▸ Work required:
A picture-free, exact copy of all the records below is the goal.

▬▬▬

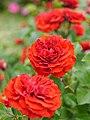 Rose, Valentina Cortese, バラ, ヴァレンティナ コルテーゼ, (15876073956).jpg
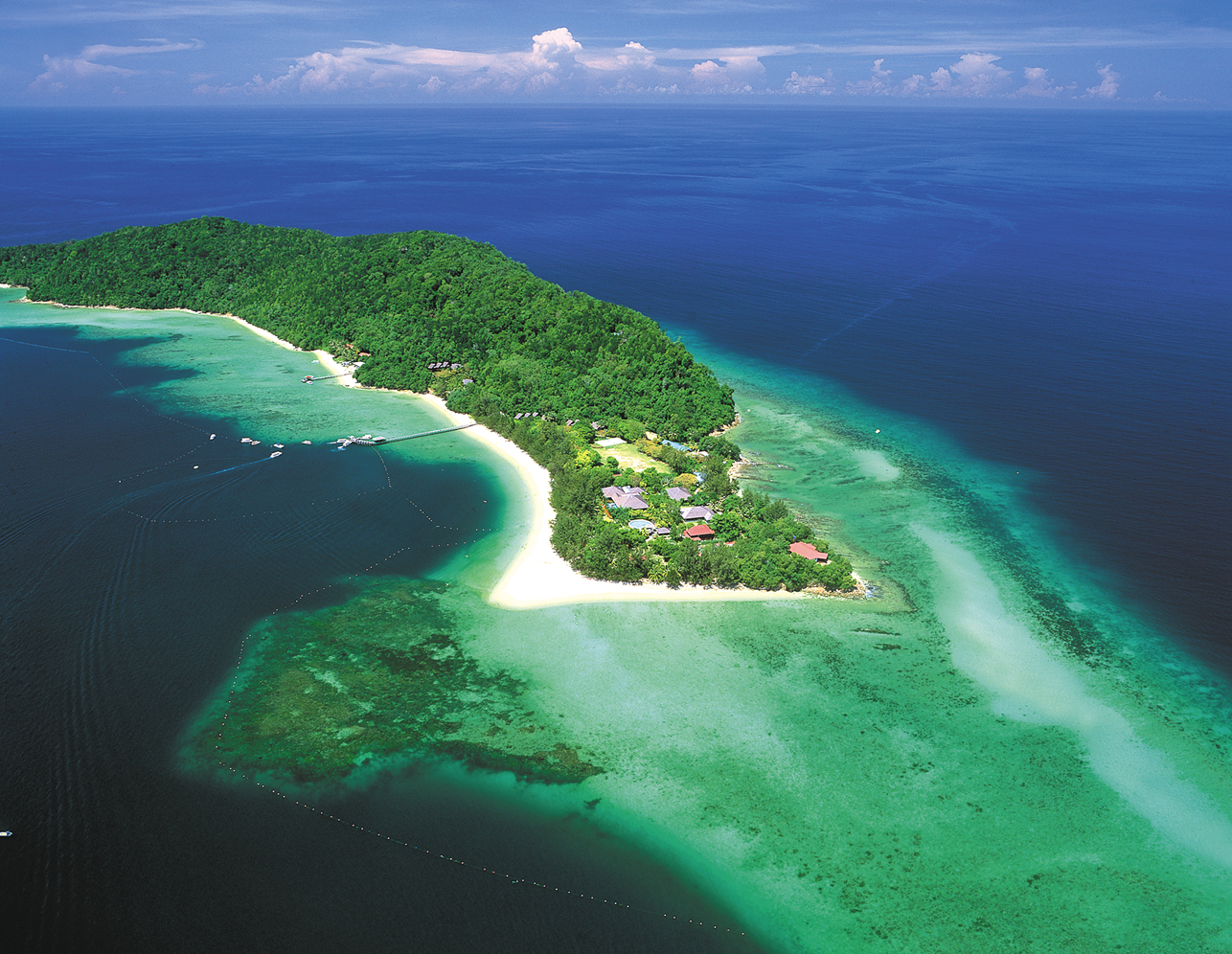 A Picture Of Alvin S Island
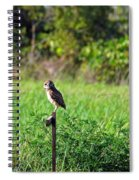 Wide Eyed Owl Spiral Notebook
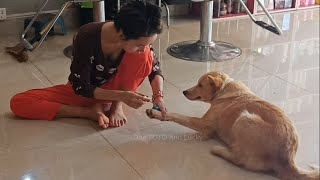 Wow Very funny dog video! beautiful girl make up her very cute dog lucky.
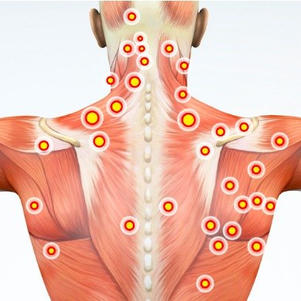 Bodies of Liquid Light: An Intro to Myofascial Release
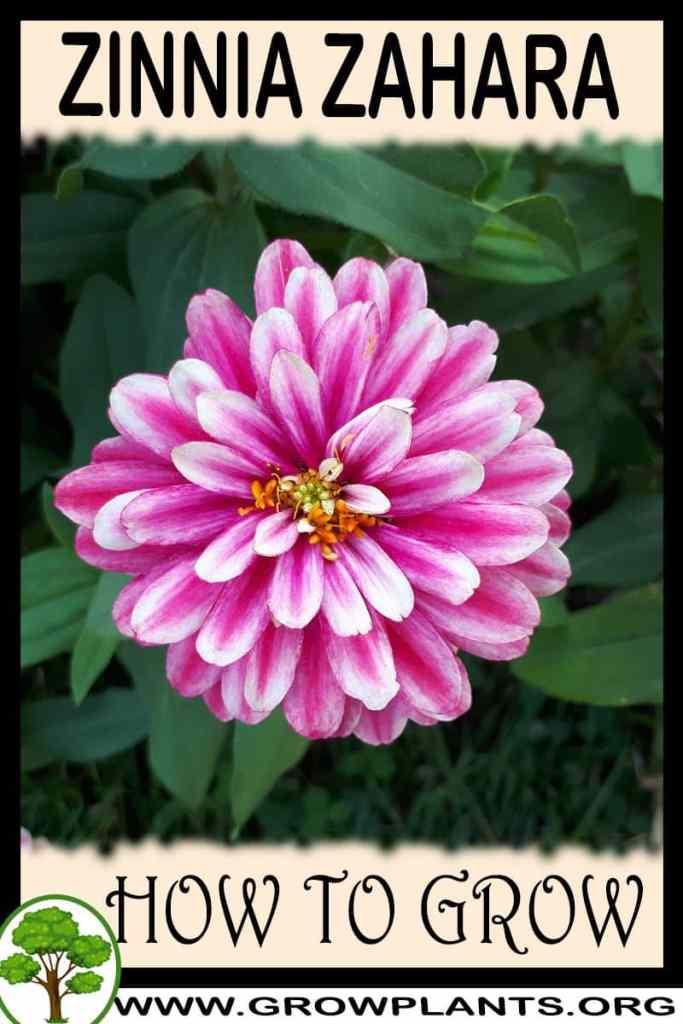 How to grow Zinnia zahara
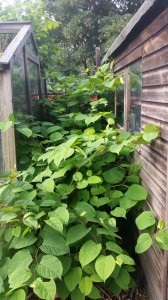 Japanese Knotweed in Sutton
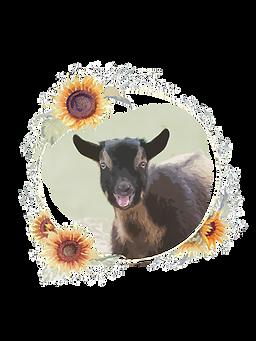 goat sunflower
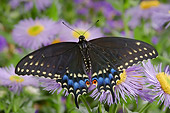 INS 01 TK0010 01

▬▬▬

▸ Response box:
 Rose, Valentina Cortese, バラ, ヴァレンティナ コルテーゼ, (15876073956).jpg
 A Picture Of Alvin S Island
 Wide Eyed Owl Spiral Notebook
 Wow Very funny dog video! beautiful girl make up her very cute dog lucky.
 Bodies of Liquid Light: An Intro to Myofascial Release
 How to grow Zinnia zahara
 Japanese Knotweed in Sutton
 goat sunflower
 INS 01 TK0010 01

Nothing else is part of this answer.